[SOURCE MATERIAL]

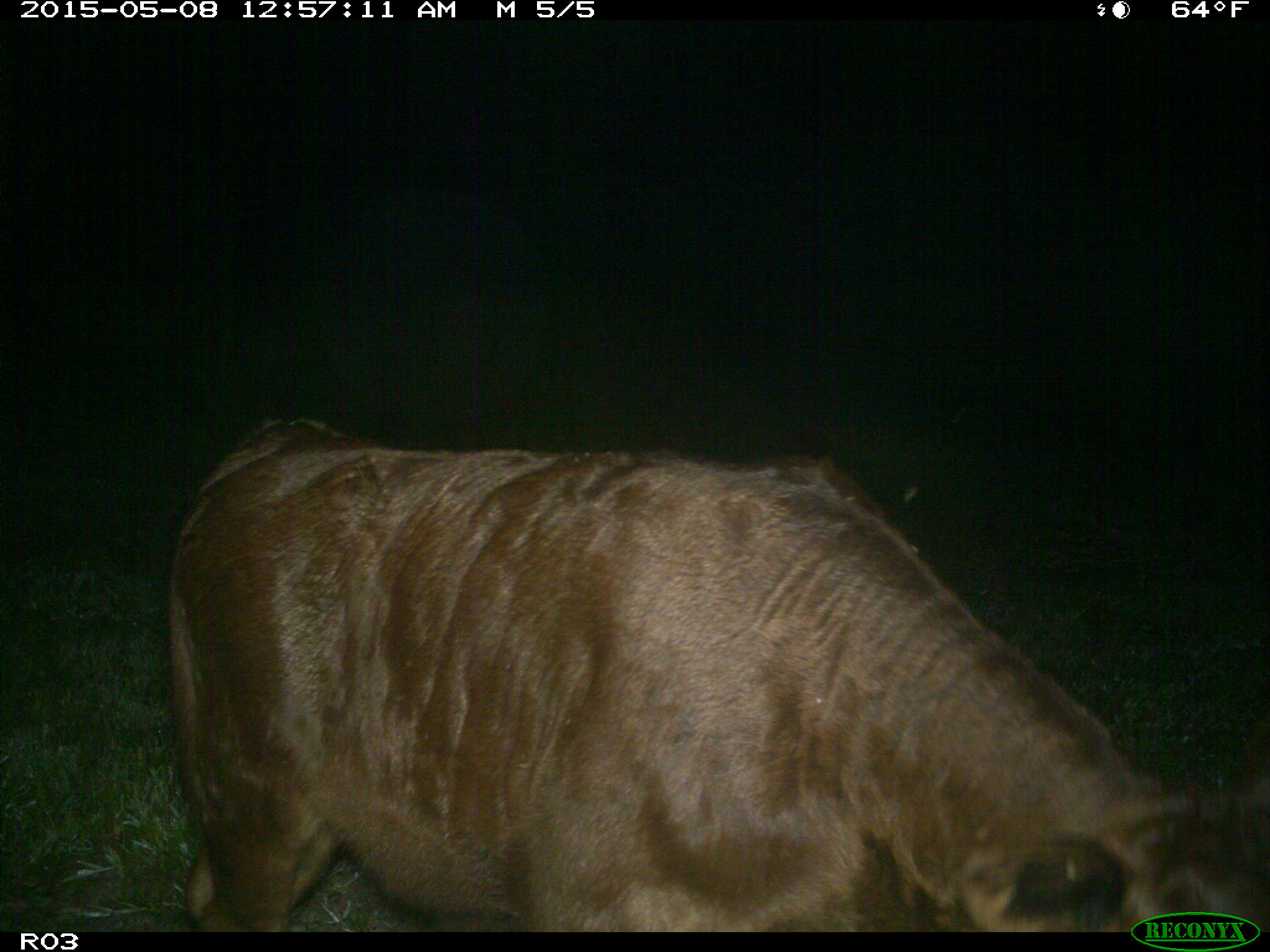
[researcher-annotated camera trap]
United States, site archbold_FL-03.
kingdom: Animalia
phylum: Chordata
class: Mammalia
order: Artiodactyla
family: Bovidae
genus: Bos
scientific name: Bos taurus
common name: domestic cow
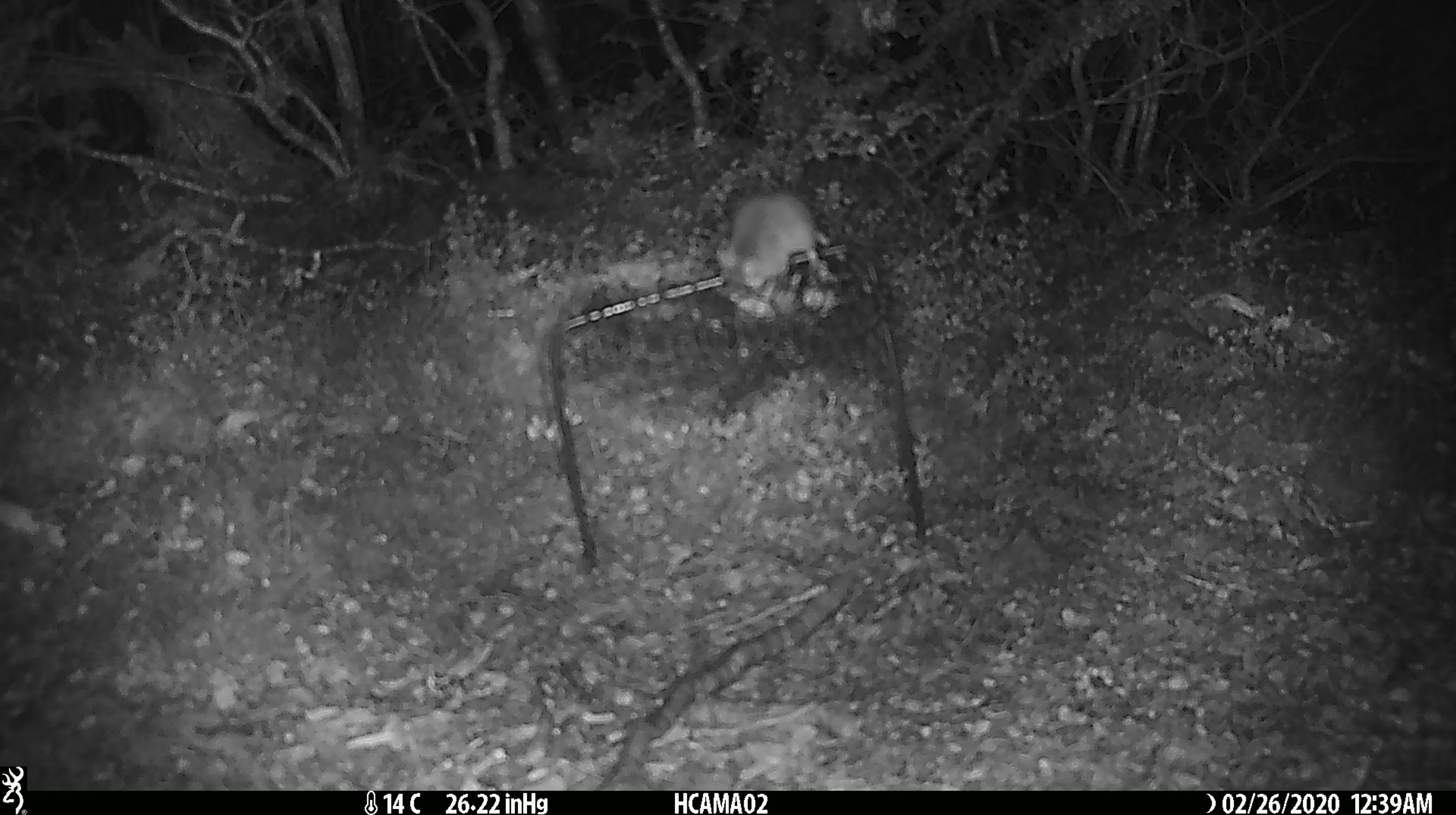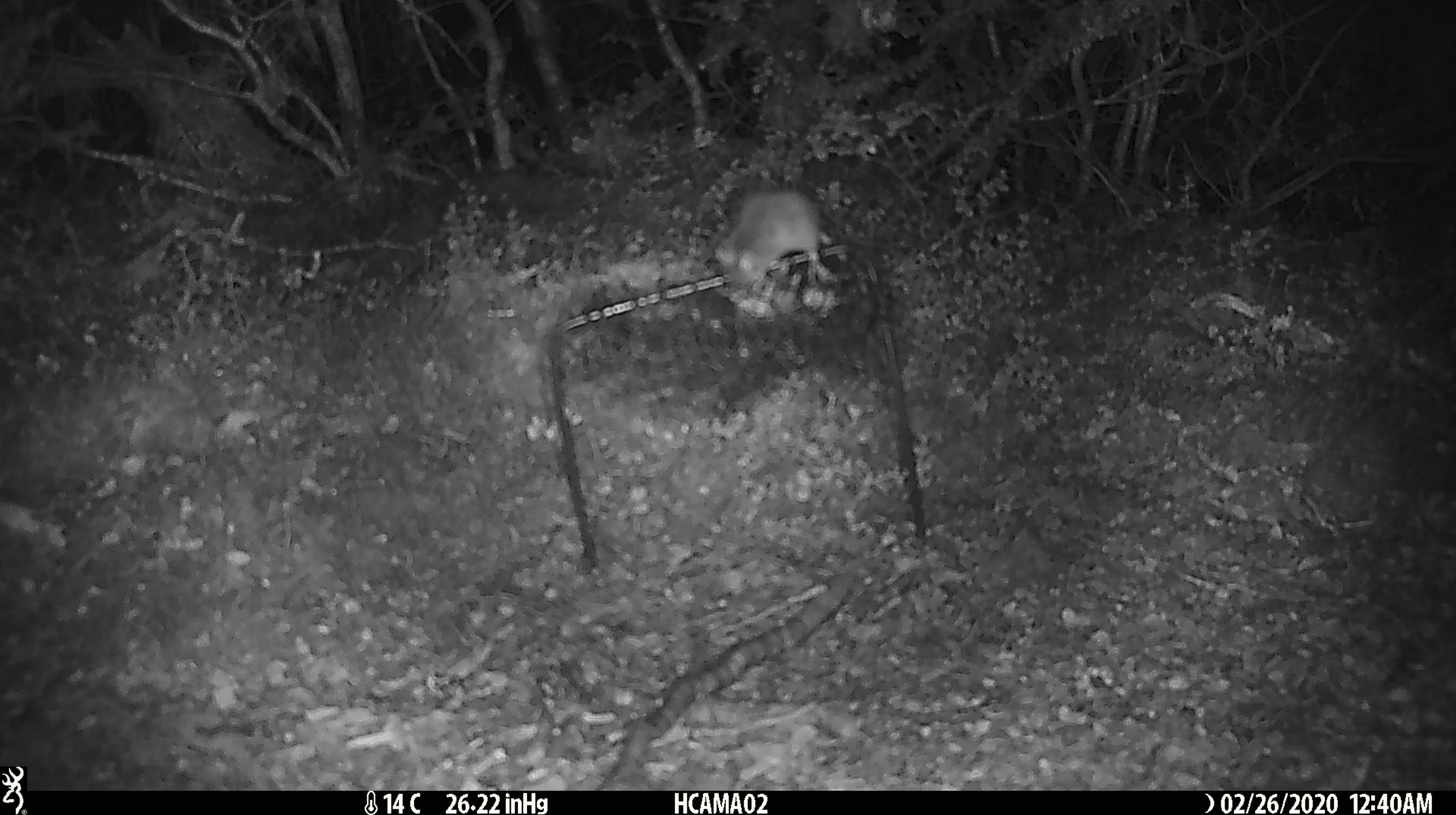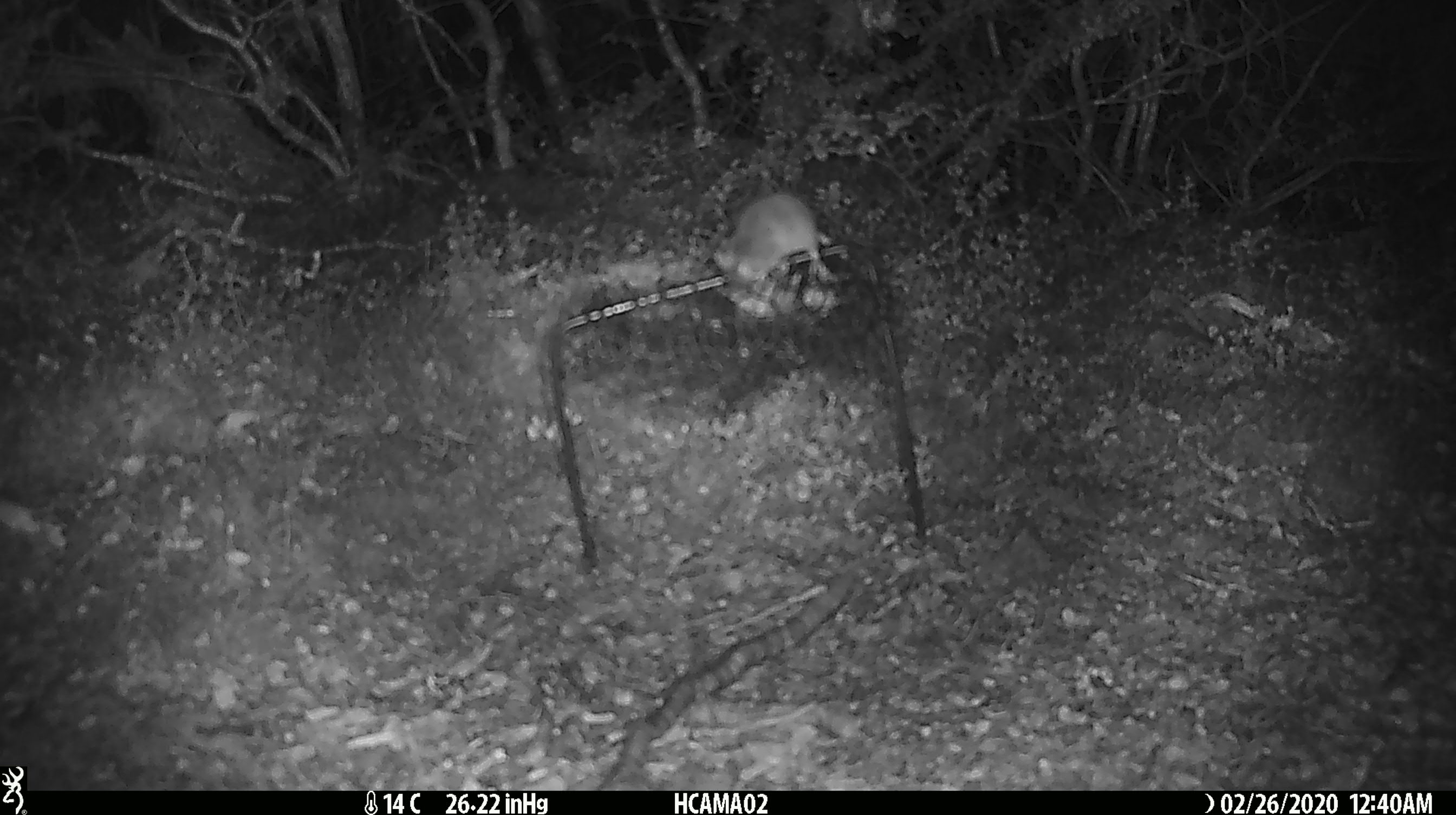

[/SOURCE MATERIAL]

### YOUR INSTRUCTIONS:
In your copy of the listing above, reproduce each line exactly and omit all pictures.

### ANSWER TO THE PROBLEM:
[researcher-annotated camera trap]
United States, site archbold_FL-03.
kingdom: Animalia
phylum: Chordata
class: Mammalia
order: Artiodactyla
family: Bovidae
genus: Bos
scientific name: Bos taurus
common name: domestic cow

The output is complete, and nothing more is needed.